My favourite poem is, some might say, a strange one. Pablo Neruda’s ‘Tonight I can write’ is an indulgence in heartbreak and an analysis into lost love.
What I find most beautiful about this poem is the relatable quality I found upon reading it, and the catharsis I later shared with the poet by the final verse, in which the poet decides that ‘this be the last pain that she makes me suffer / and these the last verses that I write for her’. I don’t think it’s realistic to expect that the poet has moved on completely by this point, but the determination to cast them from mind and poem is strong and admirable.
“In the poet’s loss there is potential for gain”
Through the structure of the poem’s two-line stanzas, Neruda creates distance and separation just as he feels this ‘distance’ himself from the girl he once loved. This distance may be physical or it may reflect the loss of the emotional closeness one feels when one is in a relationship; to lose love is often to feel that they are a world away even when they’re perhaps living close or still part of one’s life.
There is also a distance of communication between the two lovers which can be felt through the pauses between stanzas and emphasised by the caesura within the lines, causing a fragmentation and brokenness, represented by his conclusion that ‘the night is shattered’ just as the physical verses of the poem are, and so to is his heart and mind now that he is no longer with his love.
Inspired by the distance is the uncertainty which the poet feels about the love which once was; I know I have certainly felt these doubts after a break-up. Neruda expresses that ‘She loved me sometimes, and I loved her too’ which details the question of how someone who supposedly loved him could leave him, or whether, now that love is lost, there was ever love to begin with. This is echoed in his later sentiment that ‘I no longer love her, that’s certain, but maybe I love her’, a plea to move on before he is ready. There is often an urgency to recover from heartbreak, a desperation to feel nothing and to have forgotten the feelings of love which were once consuming. As the poet realises, however, ‘Love is so short, forgetting is so long’ and cannot be so easily achieved.
In a way, this poem feels less intended for the girl he is no longer with, nor for its readers, but rather for himself. As we may write in journals or diaries, Neruda is writing this poem as a way of working through his feelings and coming to terms with the loss he feels. His questioning and indecision reveal the trouble he is having in accepting his own struggles to move on and the conflict between idealising ‘Her voice. Her bright body. Her in- finite eyes’ and knowing regretfully that ‘Another’s. She will be another’s. Like my kisses before’ are common reactions to a break-up.
What I love most about the poem is that it almost doesn’t matter much whether the poet manages to move on because I think the beauty is its ability to make tangible what is felt. Through the creative process of writing poetry, the brokenness expressed and experienced by the poet is productive in crafting ‘the saddest lines’ and becoming the substance of a rich and powerful poem.

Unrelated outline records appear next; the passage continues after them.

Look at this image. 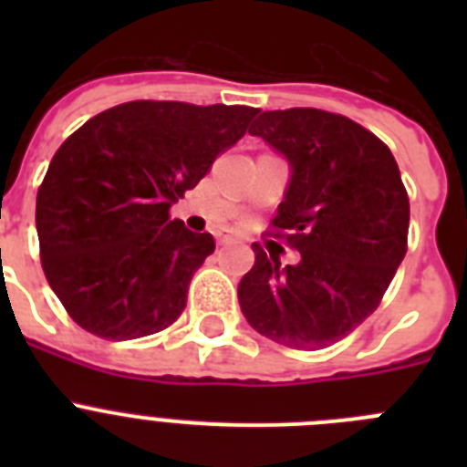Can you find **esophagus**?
<instances>
[{
    "instance_id": "esophagus-1",
    "label": "esophagus",
    "mask_w": 467,
    "mask_h": 467,
    "mask_svg": "<svg viewBox=\"0 0 467 467\" xmlns=\"http://www.w3.org/2000/svg\"><path fill=\"white\" fill-rule=\"evenodd\" d=\"M229 241H231L229 234H222V231H220V234H217V243H220V245H226V243H229Z\"/></svg>"
}]
</instances>
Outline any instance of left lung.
Returning <instances> with one entry per match:
<instances>
[{
  "instance_id": "left-lung-1",
  "label": "left lung",
  "mask_w": 467,
  "mask_h": 467,
  "mask_svg": "<svg viewBox=\"0 0 467 467\" xmlns=\"http://www.w3.org/2000/svg\"><path fill=\"white\" fill-rule=\"evenodd\" d=\"M250 135L290 161L271 224L301 262L280 266L254 243V266L238 285L243 316L271 341L325 348L381 304L407 254L410 196L390 150L348 117L313 107L264 111Z\"/></svg>"
}]
</instances>
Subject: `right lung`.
<instances>
[{
  "instance_id": "right-lung-1",
  "label": "right lung",
  "mask_w": 467,
  "mask_h": 467,
  "mask_svg": "<svg viewBox=\"0 0 467 467\" xmlns=\"http://www.w3.org/2000/svg\"><path fill=\"white\" fill-rule=\"evenodd\" d=\"M254 107L133 100L100 111L53 156L36 192L41 266L74 323L109 341L171 327L210 234L171 220Z\"/></svg>"
}]
</instances>
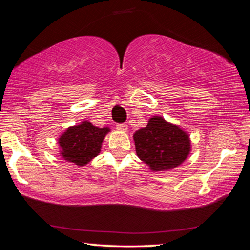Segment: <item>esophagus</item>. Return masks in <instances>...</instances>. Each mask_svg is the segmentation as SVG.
I'll use <instances>...</instances> for the list:
<instances>
[{
	"instance_id": "1",
	"label": "esophagus",
	"mask_w": 250,
	"mask_h": 250,
	"mask_svg": "<svg viewBox=\"0 0 250 250\" xmlns=\"http://www.w3.org/2000/svg\"><path fill=\"white\" fill-rule=\"evenodd\" d=\"M117 129L120 130V131H125V132H126V131H128V125H126V124H118L117 125Z\"/></svg>"
}]
</instances>
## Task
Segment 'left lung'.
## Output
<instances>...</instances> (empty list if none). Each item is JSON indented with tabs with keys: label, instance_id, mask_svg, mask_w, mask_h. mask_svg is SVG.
<instances>
[{
	"label": "left lung",
	"instance_id": "left-lung-1",
	"mask_svg": "<svg viewBox=\"0 0 250 250\" xmlns=\"http://www.w3.org/2000/svg\"><path fill=\"white\" fill-rule=\"evenodd\" d=\"M135 152L151 171H170L181 166L191 152L188 132L163 117L153 116L146 128L133 134Z\"/></svg>",
	"mask_w": 250,
	"mask_h": 250
}]
</instances>
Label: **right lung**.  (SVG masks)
Segmentation results:
<instances>
[{
	"mask_svg": "<svg viewBox=\"0 0 250 250\" xmlns=\"http://www.w3.org/2000/svg\"><path fill=\"white\" fill-rule=\"evenodd\" d=\"M110 132L108 126L98 128L89 121L69 126L58 138L59 154L67 162L83 167L100 153L103 141Z\"/></svg>",
	"mask_w": 250,
	"mask_h": 250,
	"instance_id": "right-lung-1",
	"label": "right lung"
}]
</instances>
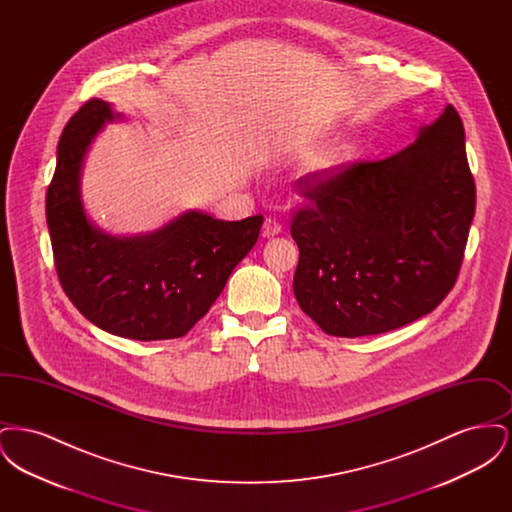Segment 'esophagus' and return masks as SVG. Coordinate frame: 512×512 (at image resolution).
I'll list each match as a JSON object with an SVG mask.
<instances>
[{"instance_id":"1","label":"esophagus","mask_w":512,"mask_h":512,"mask_svg":"<svg viewBox=\"0 0 512 512\" xmlns=\"http://www.w3.org/2000/svg\"><path fill=\"white\" fill-rule=\"evenodd\" d=\"M280 232H282V222L268 217V219L265 220V224H263V236H265V238H272V236H278Z\"/></svg>"}]
</instances>
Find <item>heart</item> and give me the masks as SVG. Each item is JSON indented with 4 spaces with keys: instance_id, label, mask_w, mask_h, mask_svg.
Returning <instances> with one entry per match:
<instances>
[{
    "instance_id": "b5f03b06",
    "label": "heart",
    "mask_w": 512,
    "mask_h": 512,
    "mask_svg": "<svg viewBox=\"0 0 512 512\" xmlns=\"http://www.w3.org/2000/svg\"><path fill=\"white\" fill-rule=\"evenodd\" d=\"M345 163H347V157L340 153V155H332L326 163H324V169H328V171H340L341 167H345Z\"/></svg>"
}]
</instances>
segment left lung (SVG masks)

In the poet’s loss there is the potential for gain and as is often the case for writers, the disabling, debilitating experience of heartache itself becomes enabling. The poem’s progression suggests there to be a cathartic release involved in writing down one’s sorrows in order to work them through.
A creative response to Pablo Neruda’s ‘Tonight I can write’ from the perspective of the subject of the original poem
Tonight I too write the saddest lines.
Write, for example, ‘My days are silent
And I see your face in every shadow.’
The nights are bleak, darkness engulfs the stars.
There were times when you and I would share an embrace
and would kiss under the pale reflection of the moon.
Now those memories are tainted. Now all they bring is sadness.
To think that I do not have you. To feel that I have lost you.
Tonight I write the saddest lines
That I loved you, but you didn’t trust me to.
What does it matter that my love could not keep you?
You lost me because my words were not enough.
I no longer want to love you, but I do.
Can I ever be another’s, as I once was yours?